[REQUIREMENT]
Quote the data word for word, starting at the line containing "At what distance from each" and ending with the last line of the data.

Rows of spatial question data

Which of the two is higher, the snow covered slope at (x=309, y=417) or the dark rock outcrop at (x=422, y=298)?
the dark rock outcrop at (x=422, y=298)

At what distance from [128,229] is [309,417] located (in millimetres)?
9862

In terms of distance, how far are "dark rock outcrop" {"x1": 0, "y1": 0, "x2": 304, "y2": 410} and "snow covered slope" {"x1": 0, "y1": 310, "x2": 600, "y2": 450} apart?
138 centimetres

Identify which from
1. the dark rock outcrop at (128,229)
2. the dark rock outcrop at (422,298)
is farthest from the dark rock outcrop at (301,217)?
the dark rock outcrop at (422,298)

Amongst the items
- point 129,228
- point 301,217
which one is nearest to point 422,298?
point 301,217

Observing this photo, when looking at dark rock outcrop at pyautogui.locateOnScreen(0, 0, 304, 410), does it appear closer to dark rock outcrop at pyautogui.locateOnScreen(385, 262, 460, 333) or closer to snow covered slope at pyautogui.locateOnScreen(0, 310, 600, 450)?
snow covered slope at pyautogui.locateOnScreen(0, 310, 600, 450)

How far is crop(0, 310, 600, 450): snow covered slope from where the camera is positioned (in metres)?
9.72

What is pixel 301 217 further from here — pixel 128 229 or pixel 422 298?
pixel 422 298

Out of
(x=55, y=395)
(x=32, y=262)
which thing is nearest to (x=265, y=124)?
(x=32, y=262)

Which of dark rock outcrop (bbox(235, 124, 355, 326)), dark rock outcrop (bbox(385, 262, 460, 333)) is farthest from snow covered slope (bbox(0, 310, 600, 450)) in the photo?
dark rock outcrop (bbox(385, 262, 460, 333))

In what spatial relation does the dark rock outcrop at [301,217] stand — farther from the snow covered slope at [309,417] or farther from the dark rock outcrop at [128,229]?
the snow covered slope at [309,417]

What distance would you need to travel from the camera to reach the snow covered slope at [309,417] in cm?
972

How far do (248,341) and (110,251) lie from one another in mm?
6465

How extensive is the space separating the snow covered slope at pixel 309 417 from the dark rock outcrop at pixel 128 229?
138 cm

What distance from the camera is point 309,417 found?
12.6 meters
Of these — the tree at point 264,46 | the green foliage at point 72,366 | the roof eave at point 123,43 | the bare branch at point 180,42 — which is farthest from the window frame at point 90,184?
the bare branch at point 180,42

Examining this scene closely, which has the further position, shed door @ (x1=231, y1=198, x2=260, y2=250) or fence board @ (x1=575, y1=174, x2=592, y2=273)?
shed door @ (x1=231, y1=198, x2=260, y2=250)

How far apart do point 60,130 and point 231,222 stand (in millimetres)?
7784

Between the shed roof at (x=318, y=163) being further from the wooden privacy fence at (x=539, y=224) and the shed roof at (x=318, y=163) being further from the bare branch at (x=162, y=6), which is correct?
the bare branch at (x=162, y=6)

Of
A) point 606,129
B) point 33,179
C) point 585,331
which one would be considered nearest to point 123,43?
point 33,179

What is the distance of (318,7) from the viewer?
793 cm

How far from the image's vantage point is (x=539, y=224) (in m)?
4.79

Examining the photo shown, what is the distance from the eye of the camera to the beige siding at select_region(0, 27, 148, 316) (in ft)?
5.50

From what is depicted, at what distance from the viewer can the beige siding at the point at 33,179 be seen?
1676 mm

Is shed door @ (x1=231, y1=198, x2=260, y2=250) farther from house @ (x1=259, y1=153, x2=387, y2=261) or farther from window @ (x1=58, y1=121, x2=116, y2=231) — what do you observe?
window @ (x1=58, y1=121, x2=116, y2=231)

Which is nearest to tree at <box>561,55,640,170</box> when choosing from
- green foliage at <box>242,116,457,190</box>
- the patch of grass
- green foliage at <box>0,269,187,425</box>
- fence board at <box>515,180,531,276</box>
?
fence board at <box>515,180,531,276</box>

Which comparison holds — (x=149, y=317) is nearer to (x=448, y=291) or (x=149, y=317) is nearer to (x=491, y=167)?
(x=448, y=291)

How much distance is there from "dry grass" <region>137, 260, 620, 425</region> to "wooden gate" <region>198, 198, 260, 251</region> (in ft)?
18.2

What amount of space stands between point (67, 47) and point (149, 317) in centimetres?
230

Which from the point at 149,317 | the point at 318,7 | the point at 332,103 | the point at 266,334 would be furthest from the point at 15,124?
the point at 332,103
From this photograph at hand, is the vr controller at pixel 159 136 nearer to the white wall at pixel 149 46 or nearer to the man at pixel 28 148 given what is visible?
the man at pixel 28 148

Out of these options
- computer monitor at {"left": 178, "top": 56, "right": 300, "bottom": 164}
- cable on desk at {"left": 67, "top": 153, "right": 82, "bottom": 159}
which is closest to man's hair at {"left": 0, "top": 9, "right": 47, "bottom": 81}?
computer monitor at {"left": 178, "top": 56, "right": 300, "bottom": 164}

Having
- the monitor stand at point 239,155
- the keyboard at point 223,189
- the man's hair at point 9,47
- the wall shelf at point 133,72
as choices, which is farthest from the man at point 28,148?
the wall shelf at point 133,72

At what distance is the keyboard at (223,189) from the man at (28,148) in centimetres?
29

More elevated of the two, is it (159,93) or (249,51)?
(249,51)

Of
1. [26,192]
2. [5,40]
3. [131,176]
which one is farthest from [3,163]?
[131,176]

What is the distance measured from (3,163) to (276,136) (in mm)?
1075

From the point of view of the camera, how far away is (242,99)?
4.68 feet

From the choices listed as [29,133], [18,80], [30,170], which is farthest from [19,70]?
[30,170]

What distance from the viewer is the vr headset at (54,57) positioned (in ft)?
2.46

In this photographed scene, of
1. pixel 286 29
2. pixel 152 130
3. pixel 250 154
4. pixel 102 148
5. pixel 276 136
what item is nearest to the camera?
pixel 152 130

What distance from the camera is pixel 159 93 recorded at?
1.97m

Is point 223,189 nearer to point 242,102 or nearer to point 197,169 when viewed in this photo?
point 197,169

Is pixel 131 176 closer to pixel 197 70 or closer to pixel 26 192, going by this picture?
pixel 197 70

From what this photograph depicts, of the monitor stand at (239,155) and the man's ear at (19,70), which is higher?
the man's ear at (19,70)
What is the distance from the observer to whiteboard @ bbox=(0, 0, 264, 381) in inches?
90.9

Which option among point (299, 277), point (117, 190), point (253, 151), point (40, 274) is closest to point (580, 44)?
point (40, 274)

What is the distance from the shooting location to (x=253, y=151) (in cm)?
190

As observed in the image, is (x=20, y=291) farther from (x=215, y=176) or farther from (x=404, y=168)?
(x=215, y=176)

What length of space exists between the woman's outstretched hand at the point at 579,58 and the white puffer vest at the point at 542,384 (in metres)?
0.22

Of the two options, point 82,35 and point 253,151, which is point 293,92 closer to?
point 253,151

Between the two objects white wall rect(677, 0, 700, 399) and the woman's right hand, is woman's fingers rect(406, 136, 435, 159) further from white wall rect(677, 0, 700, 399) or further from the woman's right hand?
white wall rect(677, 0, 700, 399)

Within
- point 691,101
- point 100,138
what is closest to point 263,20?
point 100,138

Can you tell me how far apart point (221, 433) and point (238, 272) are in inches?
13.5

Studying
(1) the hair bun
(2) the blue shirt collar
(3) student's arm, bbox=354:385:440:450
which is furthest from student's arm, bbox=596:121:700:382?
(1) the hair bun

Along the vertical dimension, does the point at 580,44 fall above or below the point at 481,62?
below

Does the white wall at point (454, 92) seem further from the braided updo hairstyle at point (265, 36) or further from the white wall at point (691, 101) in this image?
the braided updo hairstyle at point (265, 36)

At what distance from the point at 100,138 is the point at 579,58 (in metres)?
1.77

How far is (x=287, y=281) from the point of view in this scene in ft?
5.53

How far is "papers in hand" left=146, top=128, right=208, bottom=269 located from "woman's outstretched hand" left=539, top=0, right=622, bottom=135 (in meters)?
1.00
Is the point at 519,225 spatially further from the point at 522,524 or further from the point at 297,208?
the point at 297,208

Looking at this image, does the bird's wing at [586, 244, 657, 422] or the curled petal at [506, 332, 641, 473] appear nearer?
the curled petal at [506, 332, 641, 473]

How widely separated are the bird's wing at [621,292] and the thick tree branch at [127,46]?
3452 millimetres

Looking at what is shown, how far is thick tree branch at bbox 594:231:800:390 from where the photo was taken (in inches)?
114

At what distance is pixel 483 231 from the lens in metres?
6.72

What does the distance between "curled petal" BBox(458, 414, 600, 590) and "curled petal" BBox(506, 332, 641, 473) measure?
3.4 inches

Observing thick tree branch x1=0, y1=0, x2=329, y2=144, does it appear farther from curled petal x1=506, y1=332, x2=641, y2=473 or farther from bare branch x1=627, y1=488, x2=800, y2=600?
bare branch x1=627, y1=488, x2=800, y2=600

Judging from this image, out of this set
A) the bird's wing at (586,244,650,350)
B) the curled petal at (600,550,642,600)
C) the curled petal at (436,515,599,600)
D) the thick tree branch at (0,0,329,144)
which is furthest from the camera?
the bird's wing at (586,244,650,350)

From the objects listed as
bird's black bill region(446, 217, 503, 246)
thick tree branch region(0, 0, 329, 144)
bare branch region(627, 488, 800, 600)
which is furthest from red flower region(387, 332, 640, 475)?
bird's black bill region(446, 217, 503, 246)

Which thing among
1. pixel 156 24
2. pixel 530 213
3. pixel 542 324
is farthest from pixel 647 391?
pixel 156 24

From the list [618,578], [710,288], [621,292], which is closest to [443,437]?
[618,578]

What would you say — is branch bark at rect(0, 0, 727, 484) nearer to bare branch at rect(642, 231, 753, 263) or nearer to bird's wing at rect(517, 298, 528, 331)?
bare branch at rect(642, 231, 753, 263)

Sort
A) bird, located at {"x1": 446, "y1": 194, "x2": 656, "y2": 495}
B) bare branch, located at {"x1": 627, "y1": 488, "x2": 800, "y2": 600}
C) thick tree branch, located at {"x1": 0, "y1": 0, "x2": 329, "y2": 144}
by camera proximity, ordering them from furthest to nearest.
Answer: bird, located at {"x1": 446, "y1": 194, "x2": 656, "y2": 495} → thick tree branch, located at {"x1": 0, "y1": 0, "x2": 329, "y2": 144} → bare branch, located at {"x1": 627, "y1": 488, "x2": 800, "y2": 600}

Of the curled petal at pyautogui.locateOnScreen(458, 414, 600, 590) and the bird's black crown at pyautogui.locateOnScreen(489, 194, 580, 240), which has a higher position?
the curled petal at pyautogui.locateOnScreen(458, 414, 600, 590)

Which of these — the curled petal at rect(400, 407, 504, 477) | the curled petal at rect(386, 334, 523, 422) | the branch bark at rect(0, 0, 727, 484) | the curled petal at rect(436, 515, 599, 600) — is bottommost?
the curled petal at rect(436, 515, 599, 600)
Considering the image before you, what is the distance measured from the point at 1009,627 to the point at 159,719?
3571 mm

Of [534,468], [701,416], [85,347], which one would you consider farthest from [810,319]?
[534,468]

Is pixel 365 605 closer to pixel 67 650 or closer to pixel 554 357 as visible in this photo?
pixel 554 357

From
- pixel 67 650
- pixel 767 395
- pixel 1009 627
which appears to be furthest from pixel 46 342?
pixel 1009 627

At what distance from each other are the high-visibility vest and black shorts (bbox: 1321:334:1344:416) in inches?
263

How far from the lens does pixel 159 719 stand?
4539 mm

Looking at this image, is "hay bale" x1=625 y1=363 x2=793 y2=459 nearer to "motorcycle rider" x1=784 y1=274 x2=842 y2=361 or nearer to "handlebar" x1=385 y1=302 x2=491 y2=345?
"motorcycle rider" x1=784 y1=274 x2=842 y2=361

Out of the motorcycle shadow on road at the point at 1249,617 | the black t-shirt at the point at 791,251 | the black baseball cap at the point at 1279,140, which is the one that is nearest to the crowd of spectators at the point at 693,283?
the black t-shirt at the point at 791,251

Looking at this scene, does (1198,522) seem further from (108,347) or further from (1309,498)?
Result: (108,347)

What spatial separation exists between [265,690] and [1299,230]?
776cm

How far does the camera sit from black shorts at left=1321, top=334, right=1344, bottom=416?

[TASK OUTPUT]
At what distance from each other are the high-visibility vest and black shorts (bbox: 1321:334:1344:416) in inches?
263

How far from the lens does pixel 159 719 stand?
4539 mm

Looking at this image, is "hay bale" x1=625 y1=363 x2=793 y2=459 nearer to "motorcycle rider" x1=784 y1=274 x2=842 y2=361 or nearer to "handlebar" x1=385 y1=302 x2=491 y2=345?
"motorcycle rider" x1=784 y1=274 x2=842 y2=361

Out of the motorcycle shadow on road at the point at 1249,617 | the black t-shirt at the point at 791,251 | the black baseball cap at the point at 1279,140, which is the one that is nearest to the crowd of spectators at the point at 693,283?
the black t-shirt at the point at 791,251

Looking at this scene, does (1198,522) seem further from (108,347) or further from (1309,498)?
Result: (108,347)

What spatial separation exists between [265,690] and [1299,230]?
776cm

How far does the camera sit from black shorts at left=1321, top=334, right=1344, bottom=416?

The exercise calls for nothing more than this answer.